«Fuga para a frente»
Não sei o que é fuga para a frente, mas pareceu-me bem. Melhor que andar às voltas. Isto veio num comentário do Jónatas Machado:
«O Ludwig, numa estratégia desesperada de "fuga para a frente", insiste em repetir, sem argumentar, que o criacionismo foi refutado há cerca de 150 anos.»
Argumentei, e fiz melhor. Apresentei evidências. Tem aqui vários exemplos.
Mesmo antes de Darwin o criacionismo que o Jónatas defende já tinha passado à história. Hutton e Lyell tinham refutado o mito da Terra com poucos milhares de anos. A paleontologia demonstrara que as espécies antigas eram diferentes das modernas. Os descobrimentos mostraram que a distribuição geográfica das espécies era incompatível com o relato bíblico. Até a teologia já se tinha afastado de uma interpretação estritamente literal da Bíblia. Era ponto assente que a vida na Terra tinha mudado durante um longo período. Darwin e Wallace esclareceram o mecanismo desta mudança, e apesar da teoria de Darwin só ser completamente aceite décadas mais tarde, o consenso na comunidade científica era que a vida tinha evoluído. Mesmo quando a maioria ainda acreditava que a vida tinha surgido de um acto criador sobrenatural.

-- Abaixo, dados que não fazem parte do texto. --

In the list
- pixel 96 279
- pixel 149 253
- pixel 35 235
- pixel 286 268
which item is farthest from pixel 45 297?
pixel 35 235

O Jónatas também escreveu que:
«Não consigo perceber o que é que a extinção de espécies tem que ver com a evolução. Extinção significa morte. Não cria informação genética nova que codifique novas e mais complexas estruturas e funções. Pelo contrário, é possível que muitas extinções se tenham ficado a dever à acumulação de mutações.»
Eu sou mais optimista, e como penso que o Jónatas conseguirá perceber vou tentar explicar. A morte não cria informação genética; o que cria informação são as mutações. Algumas criam informação no organismo por aumentar o seu genoma, mas a melhor maneira de compreender a evolução é pensar na população e não no organismo. É a população que evolui. O organismo nasce, cresce, e morre o mesmo.
A informação na população é a sua diversidade. Se antes todos tinham pintas pretas e agora alguns têm pintas castanhas a informação aumentou. Mas este aumento de informação é cego e aleatório. Não importa se é melhor ter pintas pretas ou castanhas.
É por isso que a morte tem um papel importante. Não a morte do indivíduo, se bem que essa também tenha o seu efeito, mas a morte da linhagem. A morte é importante porque é tendenciosa. Morre mais depressa a linhagem menos competitiva, menos adaptada, menos capaz de se reproduzir.
Talvez uma analogia ajude. A mutação é como a água a brotar da fonte. Sai ao acaso, borbulhando para todo o lado, com formas sempre diferentes. A morte – a selecção natural – é como a gravidade, que empurra a água ladeira abaixo num riacho que em cada ponto segue o declive do terreno.
Peço desculpa se esta explicação ainda foi insuficiente. Mas, se foi, se ainda não conseguiu compreender, continue a tentar antes de criticar. È má ideia criticar antes de compreender.
O exemplo das couves e das ervas daninhas é esclarecedor.
ResponderEliminarAs mutações vão fazer com que surjam couves mais saboras e menos saborosas que a média.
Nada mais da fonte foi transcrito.